## [O PEDIDO]
Pode reescrever todos os itens abaixo trocando "the camera" por "the lens", sem mudar mais nada? Deixe as imagens de fora da resposta.

## [DADOS DE ORIGEM]
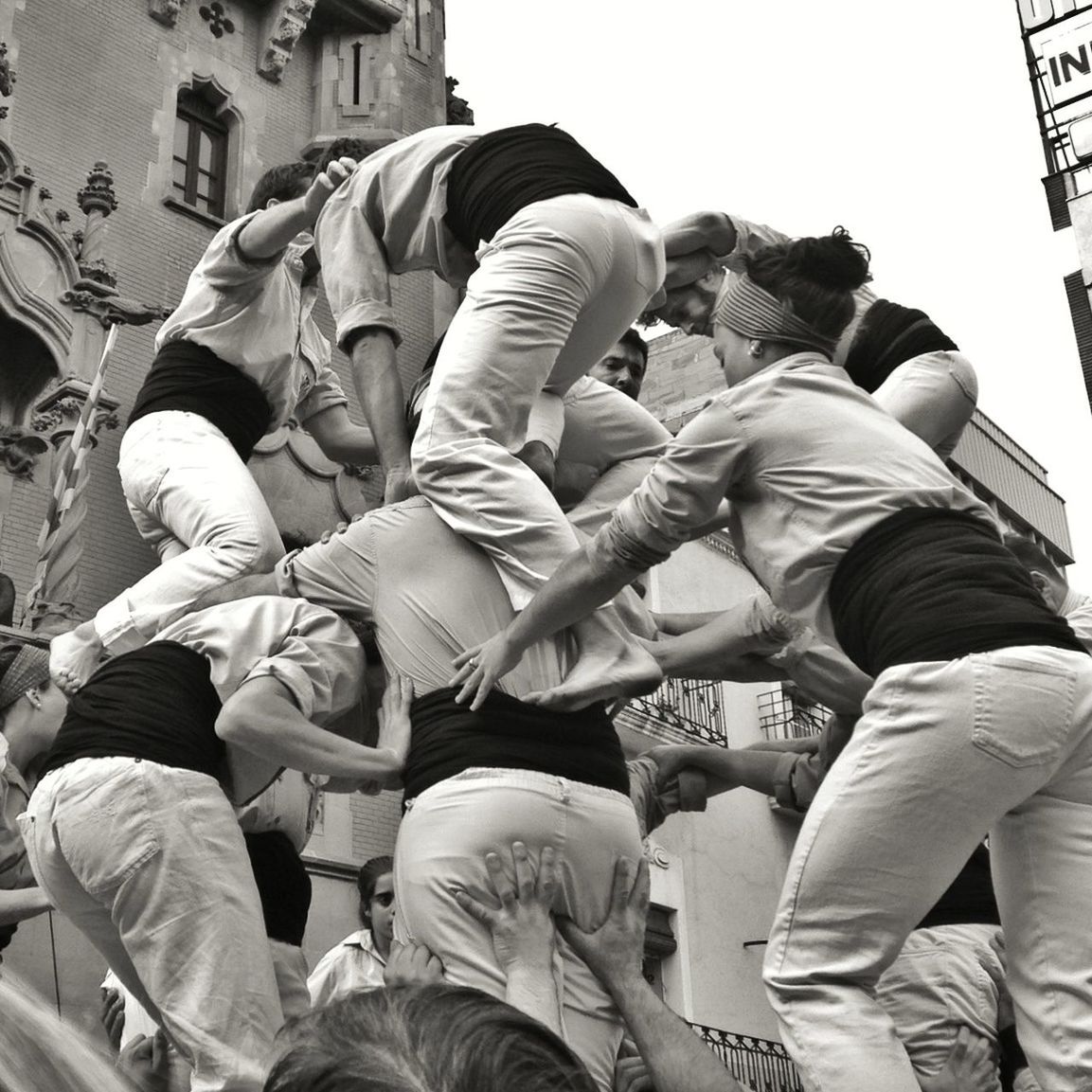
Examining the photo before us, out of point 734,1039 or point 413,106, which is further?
point 734,1039

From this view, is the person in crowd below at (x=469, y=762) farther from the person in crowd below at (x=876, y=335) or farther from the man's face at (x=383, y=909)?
the man's face at (x=383, y=909)

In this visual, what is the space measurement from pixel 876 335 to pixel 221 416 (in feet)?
7.42

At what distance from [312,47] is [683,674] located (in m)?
12.3

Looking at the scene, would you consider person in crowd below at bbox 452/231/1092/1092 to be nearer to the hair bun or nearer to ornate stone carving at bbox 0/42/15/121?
the hair bun

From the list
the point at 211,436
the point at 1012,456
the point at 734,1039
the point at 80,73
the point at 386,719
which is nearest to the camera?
the point at 386,719

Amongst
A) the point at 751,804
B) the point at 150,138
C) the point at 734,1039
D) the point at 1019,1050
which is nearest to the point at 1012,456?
the point at 751,804

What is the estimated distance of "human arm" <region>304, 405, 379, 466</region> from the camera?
20.9 ft

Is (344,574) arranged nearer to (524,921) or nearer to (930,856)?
(524,921)

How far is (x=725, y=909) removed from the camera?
59.7ft

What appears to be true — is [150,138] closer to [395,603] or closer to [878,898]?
[395,603]

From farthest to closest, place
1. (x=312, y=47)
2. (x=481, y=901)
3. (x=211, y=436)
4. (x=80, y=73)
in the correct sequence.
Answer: (x=312, y=47) → (x=80, y=73) → (x=211, y=436) → (x=481, y=901)

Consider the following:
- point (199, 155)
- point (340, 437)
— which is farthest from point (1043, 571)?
point (199, 155)

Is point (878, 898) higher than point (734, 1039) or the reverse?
higher

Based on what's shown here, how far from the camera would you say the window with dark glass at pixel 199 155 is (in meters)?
14.2
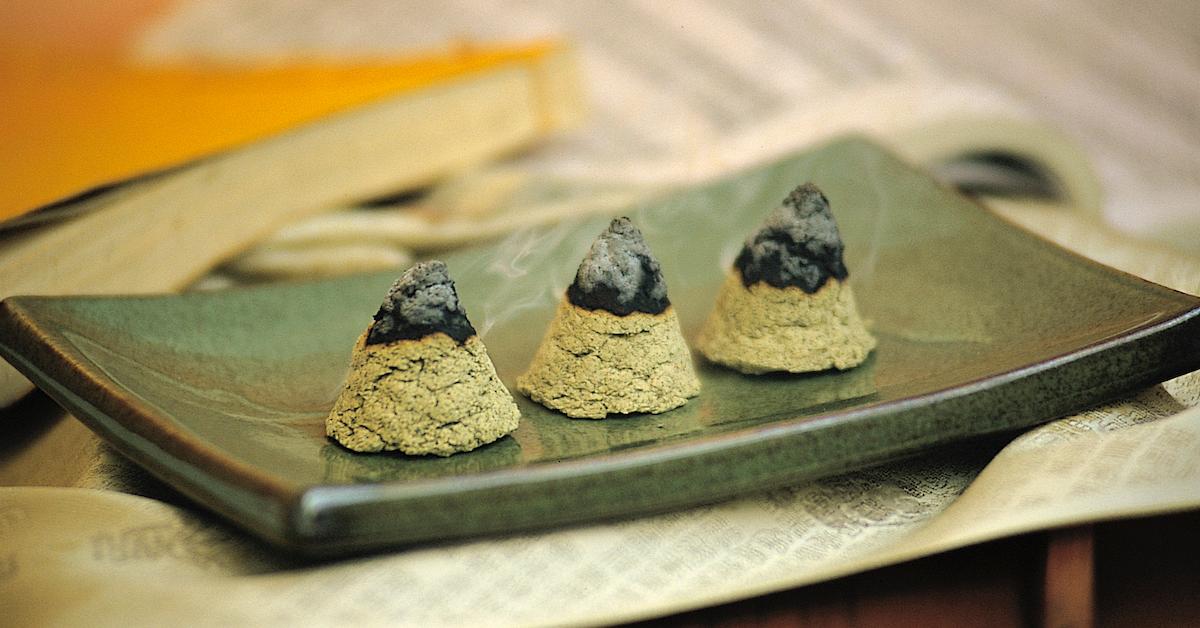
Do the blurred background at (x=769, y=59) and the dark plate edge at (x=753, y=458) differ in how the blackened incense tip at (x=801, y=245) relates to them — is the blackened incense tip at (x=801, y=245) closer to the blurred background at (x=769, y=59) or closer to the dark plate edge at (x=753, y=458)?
the dark plate edge at (x=753, y=458)

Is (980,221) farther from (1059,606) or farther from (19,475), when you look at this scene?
(19,475)

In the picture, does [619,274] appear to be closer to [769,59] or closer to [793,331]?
[793,331]

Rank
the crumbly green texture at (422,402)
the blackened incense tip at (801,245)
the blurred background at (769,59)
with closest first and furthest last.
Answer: the crumbly green texture at (422,402) < the blackened incense tip at (801,245) < the blurred background at (769,59)

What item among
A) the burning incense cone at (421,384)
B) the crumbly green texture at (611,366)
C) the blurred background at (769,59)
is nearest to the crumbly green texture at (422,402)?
the burning incense cone at (421,384)

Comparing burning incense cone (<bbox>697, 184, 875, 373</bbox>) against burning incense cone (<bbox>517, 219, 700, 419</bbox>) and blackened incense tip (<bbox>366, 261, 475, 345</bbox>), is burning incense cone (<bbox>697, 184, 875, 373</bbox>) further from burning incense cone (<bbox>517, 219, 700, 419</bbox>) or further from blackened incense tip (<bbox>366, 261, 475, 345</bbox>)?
blackened incense tip (<bbox>366, 261, 475, 345</bbox>)

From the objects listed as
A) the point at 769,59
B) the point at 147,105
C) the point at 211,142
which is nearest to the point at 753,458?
the point at 211,142
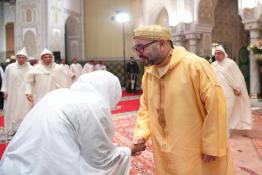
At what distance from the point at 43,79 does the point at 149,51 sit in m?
3.34

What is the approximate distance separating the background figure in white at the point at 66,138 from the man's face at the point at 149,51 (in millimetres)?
347

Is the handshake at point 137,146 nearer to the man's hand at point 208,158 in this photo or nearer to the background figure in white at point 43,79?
the man's hand at point 208,158

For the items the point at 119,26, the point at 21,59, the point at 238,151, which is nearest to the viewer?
the point at 238,151

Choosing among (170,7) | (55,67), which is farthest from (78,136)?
(170,7)

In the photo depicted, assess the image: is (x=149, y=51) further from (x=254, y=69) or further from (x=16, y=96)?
(x=254, y=69)

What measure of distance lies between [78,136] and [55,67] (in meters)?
3.60

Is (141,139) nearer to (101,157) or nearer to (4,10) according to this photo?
(101,157)

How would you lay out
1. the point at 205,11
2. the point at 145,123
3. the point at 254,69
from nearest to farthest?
1. the point at 145,123
2. the point at 254,69
3. the point at 205,11

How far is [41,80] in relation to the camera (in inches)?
187

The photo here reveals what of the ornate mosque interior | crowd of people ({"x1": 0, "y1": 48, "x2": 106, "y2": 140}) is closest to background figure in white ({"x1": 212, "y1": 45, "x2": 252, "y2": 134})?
crowd of people ({"x1": 0, "y1": 48, "x2": 106, "y2": 140})

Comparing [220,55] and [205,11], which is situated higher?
[205,11]

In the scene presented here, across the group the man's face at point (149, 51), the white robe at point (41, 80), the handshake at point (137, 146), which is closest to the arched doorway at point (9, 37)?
the white robe at point (41, 80)

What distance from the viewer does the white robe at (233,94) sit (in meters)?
4.78

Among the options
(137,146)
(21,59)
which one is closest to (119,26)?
(21,59)
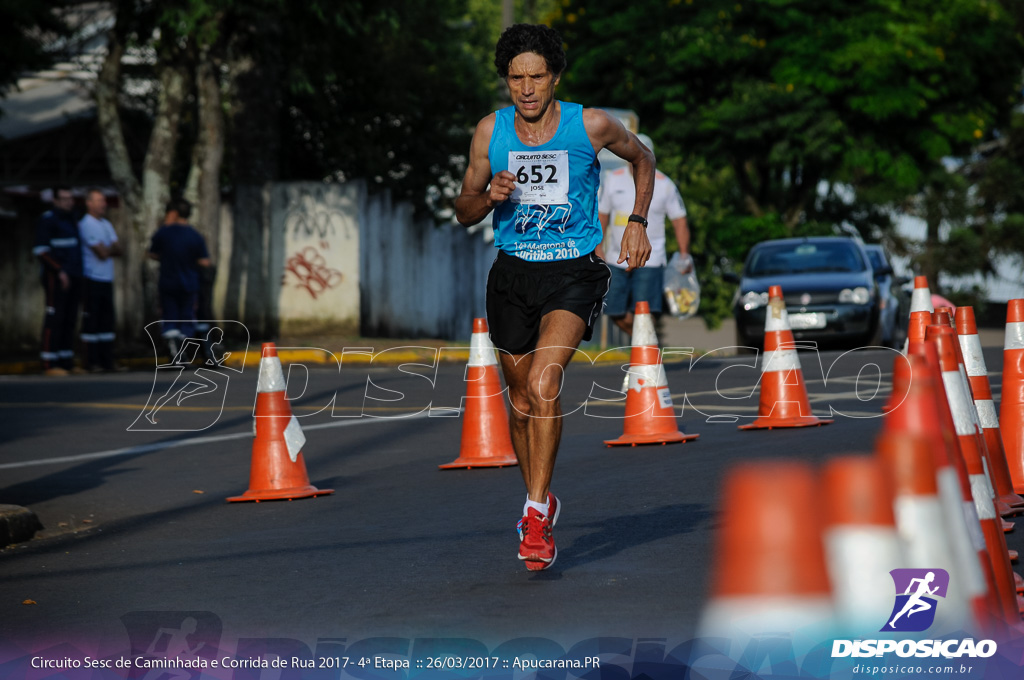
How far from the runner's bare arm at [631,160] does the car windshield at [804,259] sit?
13.7 meters

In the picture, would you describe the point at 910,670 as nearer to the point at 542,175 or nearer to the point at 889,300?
the point at 542,175

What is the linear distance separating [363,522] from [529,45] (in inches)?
98.7

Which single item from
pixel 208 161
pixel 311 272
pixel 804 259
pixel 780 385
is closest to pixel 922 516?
pixel 780 385

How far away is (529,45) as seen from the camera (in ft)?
19.0

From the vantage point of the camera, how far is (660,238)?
1170 centimetres

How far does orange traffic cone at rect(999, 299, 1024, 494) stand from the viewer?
704 cm

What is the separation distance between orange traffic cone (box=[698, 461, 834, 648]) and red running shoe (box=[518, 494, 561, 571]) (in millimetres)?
2952

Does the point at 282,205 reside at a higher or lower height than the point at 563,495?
higher

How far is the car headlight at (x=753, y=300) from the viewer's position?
19.2 m

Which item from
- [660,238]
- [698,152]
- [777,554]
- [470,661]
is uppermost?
[698,152]

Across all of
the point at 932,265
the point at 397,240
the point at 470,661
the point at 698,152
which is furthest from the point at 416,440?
the point at 932,265

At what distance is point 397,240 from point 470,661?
20.4m

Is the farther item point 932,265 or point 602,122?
point 932,265

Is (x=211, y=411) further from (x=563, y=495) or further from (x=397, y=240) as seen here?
(x=397, y=240)
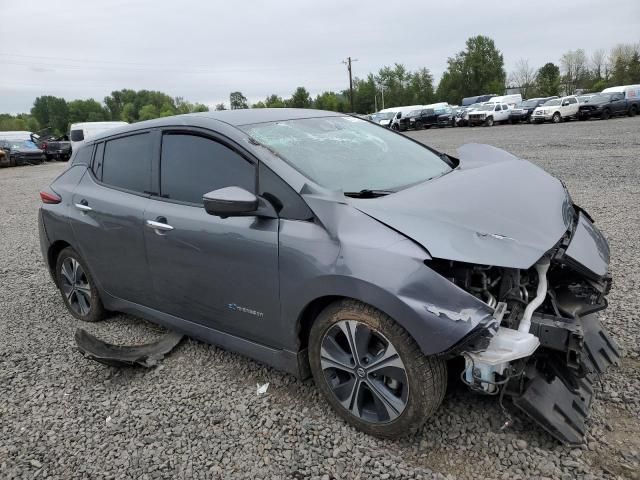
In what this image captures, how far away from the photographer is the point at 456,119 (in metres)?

## [RESULTADO DO EXERCÍCIO]
Examining the photo before us, out of point 734,1039 or point 413,106, which is further?
point 734,1039

From this view, is the person in crowd below at (x=469, y=762) farther from the person in crowd below at (x=876, y=335) or farther from the man's face at (x=383, y=909)?
the man's face at (x=383, y=909)

In this visual, what is the space measurement from pixel 876 335 to pixel 221 416 (in feet)?
7.42

At what distance from [312,47] is [683,674] located (in m)?
12.3

Looking at the scene, would you consider person in crowd below at bbox 452/231/1092/1092 to be nearer to the hair bun or nearer to ornate stone carving at bbox 0/42/15/121?
the hair bun

From the list
the point at 211,436
the point at 1012,456
the point at 734,1039
the point at 80,73
the point at 386,719
which is nearest to the lens?
the point at 386,719

Amongst
A) the point at 751,804
B) the point at 150,138
C) the point at 734,1039
D) the point at 1019,1050
which is nearest to the point at 1012,456?
the point at 751,804

What is the estimated distance of "human arm" <region>304, 405, 379, 466</region> from the lens?
20.9 ft

Is (344,574) arranged nearer to (524,921) or nearer to (930,856)?
(524,921)

How far is (x=725, y=909) removed from the lens?
59.7ft

What appears to be true — is [150,138] closer to [395,603] or closer to [878,898]?
[395,603]

From farthest to closest, place
1. (x=312, y=47)
2. (x=481, y=901)
3. (x=211, y=436)
4. (x=80, y=73)
in the correct sequence.
Answer: (x=312, y=47) → (x=80, y=73) → (x=211, y=436) → (x=481, y=901)

Consider the following:
- point (199, 155)
- point (340, 437)
— which is farthest from point (1043, 571)?
point (199, 155)

Is point (878, 898) higher than point (734, 1039) or the reverse?
higher

Based on what's shown here, how far from the lens would you say the window with dark glass at pixel 199 155 is (in meters)?
14.2
Do the blurred background at (x=769, y=59) and the dark plate edge at (x=753, y=458) differ in how the blackened incense tip at (x=801, y=245) relates to them — is the blackened incense tip at (x=801, y=245) closer to the blurred background at (x=769, y=59) or closer to the dark plate edge at (x=753, y=458)?
the dark plate edge at (x=753, y=458)

Is (980,221) farther from (1059,606) or farther from (19,475), when you look at this scene?
(19,475)

In the picture, does [619,274] appear to be closer to [769,59] or closer to [793,331]?
[793,331]

Rank
the crumbly green texture at (422,402)
the blackened incense tip at (801,245)
the blurred background at (769,59)
with closest first and furthest last.
Answer: the crumbly green texture at (422,402) < the blackened incense tip at (801,245) < the blurred background at (769,59)

What item among
A) the burning incense cone at (421,384)
B) the crumbly green texture at (611,366)
C) the blurred background at (769,59)
is nearest to the crumbly green texture at (422,402)?
the burning incense cone at (421,384)

Comparing burning incense cone (<bbox>697, 184, 875, 373</bbox>) against burning incense cone (<bbox>517, 219, 700, 419</bbox>) and blackened incense tip (<bbox>366, 261, 475, 345</bbox>), is burning incense cone (<bbox>697, 184, 875, 373</bbox>) further from burning incense cone (<bbox>517, 219, 700, 419</bbox>) or further from blackened incense tip (<bbox>366, 261, 475, 345</bbox>)?
blackened incense tip (<bbox>366, 261, 475, 345</bbox>)

From the objects listed as
A) the point at 769,59
B) the point at 147,105
C) the point at 211,142
which is nearest to the point at 753,458?
the point at 211,142
At what distance from the point at 43,79 does the point at 149,51 sit in m?
3.34

What is the approximate distance separating the background figure in white at the point at 66,138 from the man's face at the point at 149,51 (in millimetres)?
347

Is the handshake at point 137,146 nearer to the man's hand at point 208,158 in this photo or nearer to the background figure in white at point 43,79?
the man's hand at point 208,158

For the items the point at 119,26, the point at 21,59, the point at 238,151, which is nearest to the viewer?
the point at 238,151

Choosing among (170,7) | (55,67), which is farthest from (78,136)?
(170,7)

In the photo depicted, assess the image: is (x=149, y=51) further from (x=254, y=69) or further from (x=16, y=96)?
(x=254, y=69)

What measure of distance lies between [78,136] and [55,67] (in meters)?
3.60

Is (141,139) nearer to (101,157) or nearer to (4,10) according to this photo?
(101,157)

How would you lay out
1. the point at 205,11
2. the point at 145,123
3. the point at 254,69
from nearest to farthest?
1. the point at 145,123
2. the point at 254,69
3. the point at 205,11

How far is [41,80] in relation to the lens (in inches)?
187

The photo here reveals what of the ornate mosque interior | crowd of people ({"x1": 0, "y1": 48, "x2": 106, "y2": 140}) is closest to background figure in white ({"x1": 212, "y1": 45, "x2": 252, "y2": 134})?
crowd of people ({"x1": 0, "y1": 48, "x2": 106, "y2": 140})

Comparing [220,55] and [205,11], which is situated higher?
[205,11]

In the scene presented here, across the group the man's face at point (149, 51), the white robe at point (41, 80), the handshake at point (137, 146), which is closest to the arched doorway at point (9, 37)?
the white robe at point (41, 80)

What distance from the viewer does the white robe at (233,94) sit (in meters)?
4.78

Among the options
(137,146)
(21,59)
which one is closest to (119,26)?
(21,59)
How far from the runner's bare arm at [631,160] does the car windshield at [804,259] sit?
13.7 meters

In the picture, would you describe the point at 910,670 as nearer to the point at 542,175 or nearer to the point at 889,300?
the point at 542,175

What is the linear distance separating [363,522] from [529,45] (in inches)?
98.7

Which single item from
pixel 208 161
pixel 311 272
pixel 804 259
pixel 780 385
is closest to pixel 922 516?
pixel 780 385

How far away is (529,45) as seen from the lens (in ft)?
19.0

From the vantage point of the lens, how far is (660,238)?
1170 centimetres

How far does orange traffic cone at rect(999, 299, 1024, 494) stand from the viewer?
704 cm

What is the separation distance between orange traffic cone (box=[698, 461, 834, 648]) and red running shoe (box=[518, 494, 561, 571]) (in millimetres)?
2952

Does the point at 282,205 reside at a higher or lower height than the point at 563,495?
higher

How far is the car headlight at (x=753, y=300) from the viewer's position?
19.2 m

Which item from
- [660,238]
- [698,152]
- [777,554]
- [470,661]
is uppermost?
[698,152]

Across all of
the point at 932,265
the point at 397,240
the point at 470,661
the point at 698,152
which is furthest from the point at 416,440?
the point at 932,265

At what distance is point 397,240 from point 470,661?
20.4m

Is the farther item point 932,265 or point 602,122?
point 932,265

Is (x=211, y=411) further from (x=563, y=495) or further from (x=397, y=240) as seen here?
(x=397, y=240)
In what this image captures, how far away from the photographer is the point at 456,119 (in metres)?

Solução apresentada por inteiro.